▶ **Set task**:
According to the post about a life-changing album, which book publisher runs the blog The Olive Reader?

▶ **Extract provided**:
** Start **
The Album that Changed My Life

The slightly grandiose title to this post comes from The Olive Reader, the blog of Harper Perennial (a book publisher), which is doing a promo for a book of theirs, Heavy Rotation: Twenty Writers on the Albums That Changed Their Lives. On the blog they ask, “What album changed your life at 17? (Or whenever.)”

That’s easy. Here’s my answer:

It’s 1981, and I’m 15, a gawky, pimply, f*cked up soup of hormones, and I’m busting my ass on the subway to get back and forth to my new high school where no one likes me because I’m new and I’m not from the suburbs.

Reagan is president, I’m convinced he’s going to make me sign up for the draft in a few years, if he doesn’t annihilate us with nukes first.

The radio is filled with crap like “Endless Love” by Diana Ross and Lionel Richie, Kenny Rogers, Sheena Easton, Juice Newton. It’s worse than bad. It’s insultingly bad, like saccharine on a popsicle.

Then I discover the Clash. Specifically, “London Calling,” with its brilliantly dark, apocalyptic title track, plus “Spanish Bombs,” “Guns of Brixton,” and “Death or Glory,” just to name a few.

London_Calling

This is a punk band, yeah. I’m 15, I’m all about that. But there’s reggae in there, dub, rockabilly, ska, pop culture references … and POLITICS.
** End **
▶ **Scene-based reasoning records**:
** Start **
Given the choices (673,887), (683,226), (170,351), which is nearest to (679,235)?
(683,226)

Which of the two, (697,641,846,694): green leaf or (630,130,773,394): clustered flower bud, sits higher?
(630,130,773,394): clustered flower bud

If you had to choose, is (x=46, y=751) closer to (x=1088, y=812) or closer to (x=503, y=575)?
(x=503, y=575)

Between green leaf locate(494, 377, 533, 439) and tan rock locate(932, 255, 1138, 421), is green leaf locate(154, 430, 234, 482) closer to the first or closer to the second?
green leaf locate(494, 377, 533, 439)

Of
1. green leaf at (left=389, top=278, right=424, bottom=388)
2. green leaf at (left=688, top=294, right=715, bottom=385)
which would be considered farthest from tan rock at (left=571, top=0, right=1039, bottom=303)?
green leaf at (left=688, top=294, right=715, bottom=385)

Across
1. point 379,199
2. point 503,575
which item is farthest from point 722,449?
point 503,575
** End **
▶ **Written solution**:
Harper Perennial